村井 平成の一連の改革は、一定の成果は出始めていると思います。たとえば官邸主導への転換です。55年体制では自民党の族議員と省庁の抵抗がからんで、総理が進めたい施策が進められないことがありましたが、今は総理・官邸がやろうと思ったらできる態勢は少なくとも実現しました。

拡大村井英樹さん=2021年6月1日、衆院第一議員会館
 ゆとり教育も、いろいろ議論はありましたが、大学生の中に新しいビジネスを自分たちでやろうという人が目立つようになっています。政治の側が手当てしてきたことが少しずつ形になり、ベンチャーで上場したり、大企業に技術を買ってもらったり、という動きが出始めている。平成の改革の中には、花開く前の段階と評価できるものも少なくないと思います。
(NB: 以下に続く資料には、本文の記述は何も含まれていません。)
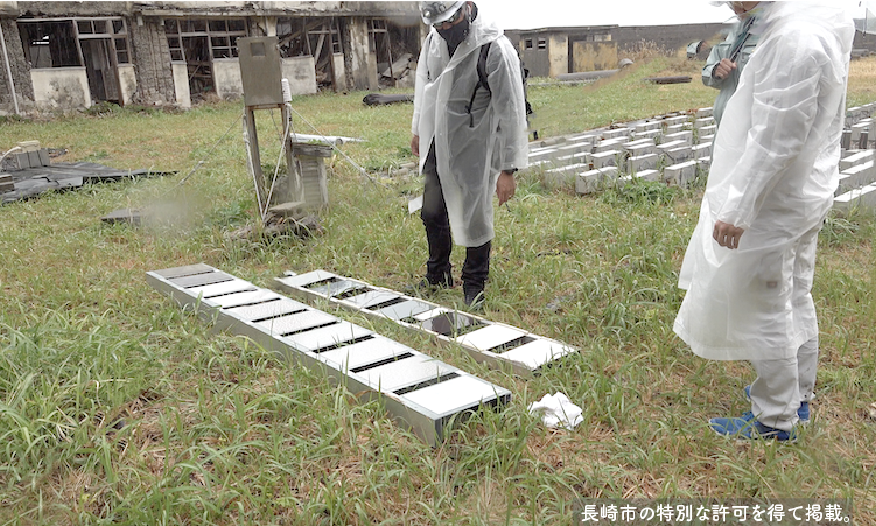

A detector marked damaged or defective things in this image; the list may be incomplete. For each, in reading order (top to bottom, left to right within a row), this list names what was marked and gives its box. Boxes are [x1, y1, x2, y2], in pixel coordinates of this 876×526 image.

 そのうえで私は、令和は日本人が自信を取り戻す、取り戻すべき時代だと思っています。日本には今、様々な懸念があります。若い人たちが結婚しない、子どもを持たない。高齢者が貯金を使わない。企業がもしもに備えてお金を貯め込む。根本的な原因は、日本人の自信喪失であり、閉塞感だと思います。日本には、まだまだ優秀な人材がいますし、世界有数の技術力や製造業の基盤があり、豊富な金融資産もあります。細かな施策よりも、まずは自信を取り戻す。実現可能な明るい未来像を共有し、自信を取り戻すことで、日本企業、日本人の潜在力を発揮していくことが大切です。

優秀な人材をどう育て活用するか

松川 私も、令和の改革で大切なのは、日本がアニマルスピリッツを取り戻すことだと思います。少子高齢化で政治的リソースが若者にいかない現状を変え、若者に投資し、権限を与えて、国や社会、経済がじわじわと衰退する“ユデガエル”状態から抜け出さなくてはいけません。コロナで社会基盤の弱さが明らかになった今は、転換の好機です。例えば若い人を中心に、こんなにもダメだったIT基盤を構築するというのもありだと思います。
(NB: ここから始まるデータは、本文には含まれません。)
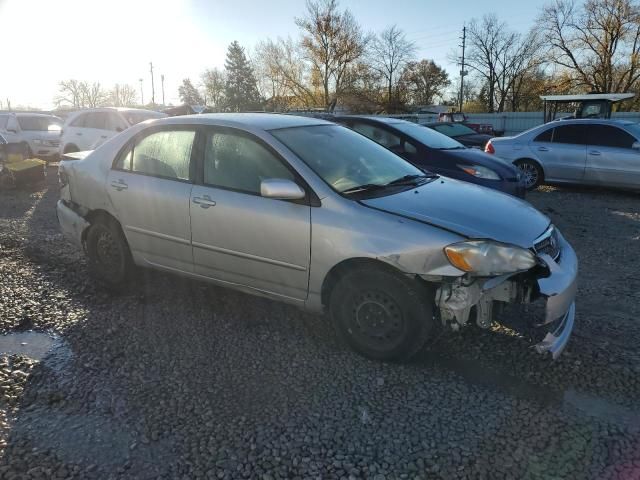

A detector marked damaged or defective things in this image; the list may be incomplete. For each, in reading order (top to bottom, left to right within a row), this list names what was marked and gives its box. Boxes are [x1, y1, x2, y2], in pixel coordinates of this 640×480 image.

crumpled hood [362, 176, 552, 248]
damaged front end [436, 227, 576, 358]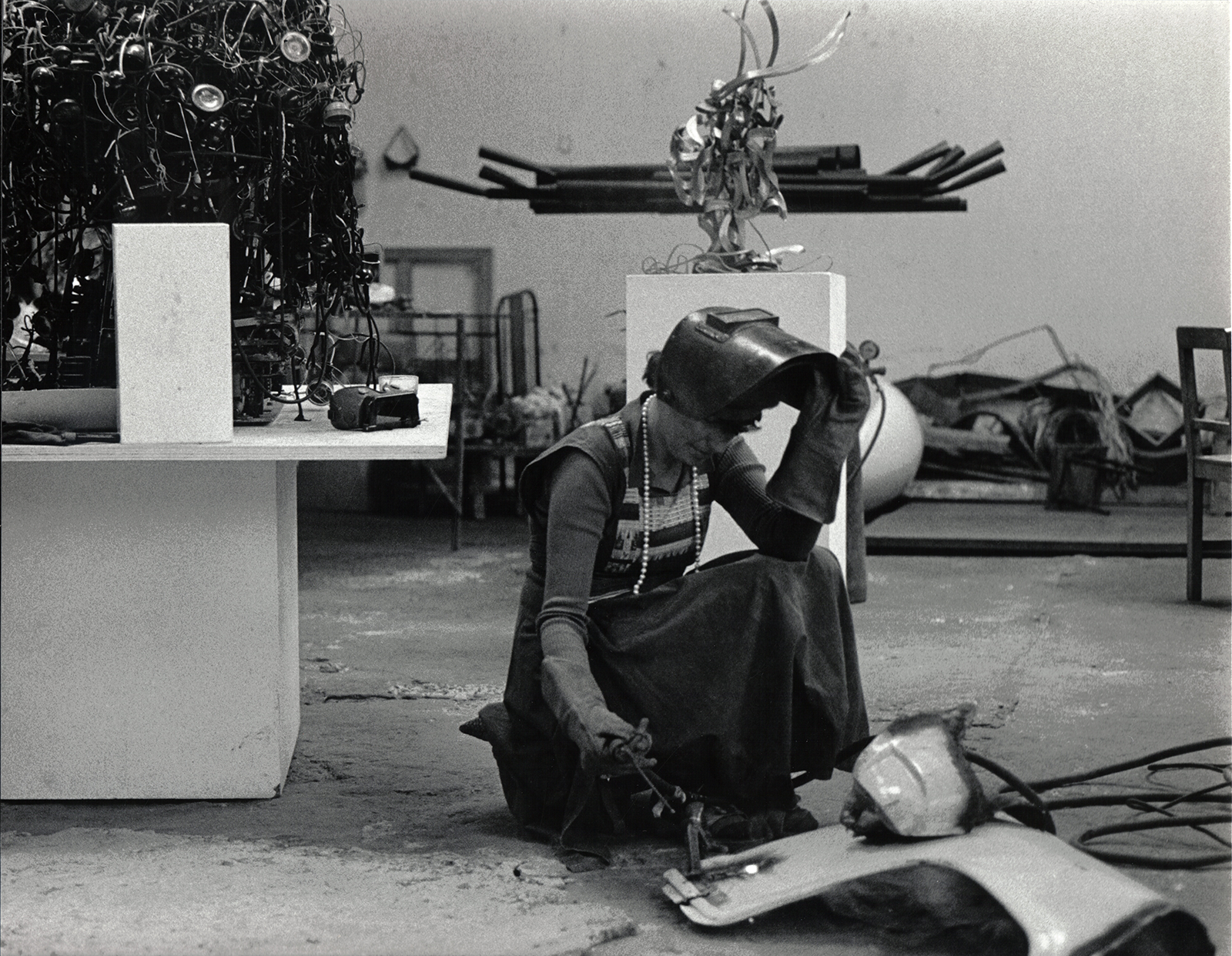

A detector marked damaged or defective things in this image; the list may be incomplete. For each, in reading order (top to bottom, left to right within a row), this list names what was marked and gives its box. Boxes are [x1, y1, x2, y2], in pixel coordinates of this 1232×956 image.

crumpled sheet metal [665, 823, 1212, 956]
拡大松川るいさん=2021年6月1日、衆院第一議員会館
 もうひとつは、優秀な人材の育成と活用です。国をつくるのは人。資源がない日本のような国はなおさらそうです。50年先には国がないかもしれないという危機感を持つシンガポールは人材を使い倒しています。官僚に優秀な人材を集め、時代の先を見据えたプロジェクトに取り組む。そういう人材は官僚を辞めた後も、一流企業で働きます。
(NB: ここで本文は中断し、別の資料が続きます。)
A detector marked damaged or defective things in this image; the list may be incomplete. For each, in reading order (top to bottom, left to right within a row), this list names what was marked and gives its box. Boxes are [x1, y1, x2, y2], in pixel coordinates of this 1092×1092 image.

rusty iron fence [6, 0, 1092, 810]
 日本はどうか。かつては優秀な人材が霞ケ関で国づくりに邁進していました。ところが、1990年代の行政改革で政治主導が進み、第2次安倍晋三政権はそれをうまく活用したと思いますが、一方で官僚が積極的に知恵を出して仕事することが少なくなった気がします。やりがいが減った“ブラック”な霞が関に一流大学の学生が行かない、若くして辞めて外資系にいく、なんていうことも起きている。

 政治主導は正しいと思うのですが、それではその分を政治家がカバーしているかというと、自分も含めて申しわけないですが、政治家を育てて活躍してもらうというシステムになっていません。選挙対策に大半の時間をとられ、国民の声や中長期的視点を反映した政策に取り組むのは容易ではありません。一方で、アメリカでは中長期の政策づくりを担うシンクタンク文化も日本ではいま一つです。人材をどう育てて活用していくかが、令和の大きな課題だと思います。